Amos bukan hanya seorang yang optimis. Dia sendiri menjadi seorang optimis karena dia memutuskan pesimisme itu bodoh. Ketika Anda seorang pesimis dan hal buruk terjadi, Anda menjalaninya dua kali, Amos suka mengatakannya. Suatu ketika Anda khawatir tentang hal itu dan yang kedua kalinya ketika itu terjadi.
(Amos was not merely an optimist. He himself to be an optimist because he had decided pessimism was stupid. When you are a pessimist and the bad thing happens, you live it twice, Amos liked to say. Once when you worry about it and the second time when it happens.)
Amos memegang perspektif unik tentang optimisme dan pesimisme. Dia menganggap dirinya optimis bukan karena harapan buta, tetapi karena dia menemukan hal negatif tidak produktif. Menurut Amos, pola pikir seorang pesimis menyebabkan penderitaan yang tidak perlu, karena orang akan mengalami kecemasan tentang potensi kemalangan, hanya untuk merasakan kesusahan yang sama ketika ketakutan itu terwujud.

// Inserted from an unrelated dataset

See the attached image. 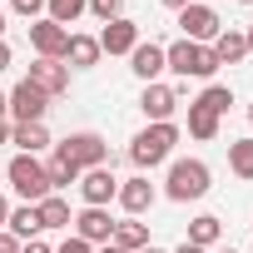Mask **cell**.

Filosofinya menggarisbawahi gagasan bahwa mengkhawatirkan hasil negatif tidak mencegahnya dan hanya memperkuat beban emosional. Dengan merangkul optimisme, Amos bertujuan untuk meminimalkan korban emosional yang terkait dengan mengantisipasi peristiwa buruk, menyoroti pentingnya pandangan positif dalam menghadapi ketidakpastian kehidupan.